# Bald patch under budgie wing



## HKSPSL (May 22, 2015)

Hi
I have three budgies and my boy budgie has a huge bald patch under his left wing

I started noticing it when hes grooming and flying but I could never get a look at it, hes very difficult to pick up

His behaviour is exactly the same, hes eating fine, flying, playing and socialising with the other two budgies fine, hes been spending time with me, tweeting and bopping his head

But he has been grooming a lot, he is molting although this baldness has been going on for a while now and seems to be getting bigger 

I don't think it really bothers him that much

I think it must be sore but it isn't bleeding at all and he doesn't really 'pick' at it at all either

Any ideas?? I'm very worried, it actually looks terrible

I have no idea how to attach a photo

... I don't know if I have?

EDIT

Okay yh I did

I'm aware its not the best way to hold the bird but he is impossible, and i'm wearing a glove because he bites badly

This was the only way I could get a picture and hold him at the same time

The pic isn't the best, its actually a lot worse in person, more red, more disgusting.

He recently lost his tail feathers if that's any help, they've grown back now fully but he looked very odd with no tail.

I don't think its like this under the other wing, if it is, it isn't as bad as his left wing.


----------



## FaeryBee (May 9, 2011)

*Hi and :welcome: to Talk Budgies!

I suggest you take your budgie to an Avian Vet for a check-up and professional diagnosis. From the picture, I cannot tell if your budgie is going through a particularly bad molt or if he is over-preening.
How old is he and what kind of diet is he on?
Are the other two budgies male or female?
How large is your cage?
Have you seen either of the other two birds preening the one with the bald patch?
Have you been giving your budgie high protein foods to help him through his molt?

I'd suggest looking into the "Guardian Angel" supplement for sick or stressed birds. It is available through www.allbirdproducts.com www.ladygouldianfinch.com and www.windycityparrots.com

http://talkbudgies.com/general-budgie-info-[articles]/104927-miserable-molting.html

To familiarize yourself with the forums, please take the time to read through all of the How To Guides, the FAQs and the stickies located at the top of each section of the forum.
You'll find most of your basic questions are answered after you've read through all of them.

I'm looking forward to hearing all about your budgie and hopefully seeing some pictures hoto: soon!!

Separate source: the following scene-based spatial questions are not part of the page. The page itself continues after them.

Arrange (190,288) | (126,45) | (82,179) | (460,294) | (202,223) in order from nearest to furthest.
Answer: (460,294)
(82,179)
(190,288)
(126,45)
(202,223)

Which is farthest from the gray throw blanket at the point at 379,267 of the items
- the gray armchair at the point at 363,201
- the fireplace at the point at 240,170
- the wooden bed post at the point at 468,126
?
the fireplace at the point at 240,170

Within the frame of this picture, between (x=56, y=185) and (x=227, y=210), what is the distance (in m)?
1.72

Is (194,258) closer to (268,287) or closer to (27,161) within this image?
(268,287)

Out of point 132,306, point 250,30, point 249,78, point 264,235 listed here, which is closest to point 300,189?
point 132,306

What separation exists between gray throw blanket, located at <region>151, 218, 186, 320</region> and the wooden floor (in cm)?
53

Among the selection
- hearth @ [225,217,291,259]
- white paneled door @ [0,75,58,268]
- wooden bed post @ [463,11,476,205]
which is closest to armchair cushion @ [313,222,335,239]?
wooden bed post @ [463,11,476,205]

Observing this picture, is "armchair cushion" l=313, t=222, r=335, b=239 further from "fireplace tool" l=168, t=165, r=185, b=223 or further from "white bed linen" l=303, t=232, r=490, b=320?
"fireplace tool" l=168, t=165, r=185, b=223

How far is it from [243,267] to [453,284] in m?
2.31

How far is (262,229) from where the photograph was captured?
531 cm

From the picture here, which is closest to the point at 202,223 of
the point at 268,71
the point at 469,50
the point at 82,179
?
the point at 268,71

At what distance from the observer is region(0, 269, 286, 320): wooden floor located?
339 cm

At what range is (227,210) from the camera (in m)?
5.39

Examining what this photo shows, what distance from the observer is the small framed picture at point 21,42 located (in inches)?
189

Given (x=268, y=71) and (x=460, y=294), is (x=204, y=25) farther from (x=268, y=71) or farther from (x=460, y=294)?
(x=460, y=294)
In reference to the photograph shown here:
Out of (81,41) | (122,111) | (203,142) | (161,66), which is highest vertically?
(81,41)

TalkBudgies.com Rules and Guidelines
How-To Guides - Talk Budgies Forums
Frequently Asked Questions: Talk Budgies Forums - FAQ
List of Stickies - Talk Budgies Forums

http://talkbudgies.com/general-budgie-talk/55420-prepared-veterinary-care-expense.html
http://talkbudgies.com/your-budgies-health/102714-quarantine-really-important.html
http://talkbudgies.com/general-budgie-info-[articles]/227841-50-common-budgie-dangers-watch-out.html

http://talkbudgies.com/housing-budgies/24411-cage-sizes.html
Essentials to a Great Cage-Talk Budgies Forums

http://talkbudgies.com/how-guides/175818-how-post-pictures-photobucket.html 
Examples Of Pictures To Post And Not Post - Talk Budgies Forums
http://talkbudgies.com/mutations-ge...king-mutation-gender-identification-help.html

Helpful Links - Talk Budgies Forums
Budgie Articles Forum - Talk Budgies Forums

If you have any questions after reading through everything, please be sure to ask!

Glad you decided to join us and looking forward to seeing you around the forums.

:wave:*


----------



## StarlingWings (Mar 15, 2013)

Welcome to the forums! :wave: 
Deb has given excellent advice and evaluation questions. 
Remember, if you ever doubt the health of your bird, it's best to see an avian vet! :thumbsup:

He is a gorgeous color and I hope he gets better soon! 
I also am looking forward to seeing you around the forums


----------



## HKSPSL (May 22, 2015)

The other two birds are female

Paulie (my boy) is 4
Summer (my girl) is 3
Lola (the girl I rescued) I have no idea how old she is, but she is very very old. Her friend died so I introduced her to my birds and now she lives with them, I got her used to coming out and flying with them two but now she wont come out, she cant fly properly anymore, shes not well really, but she is very old.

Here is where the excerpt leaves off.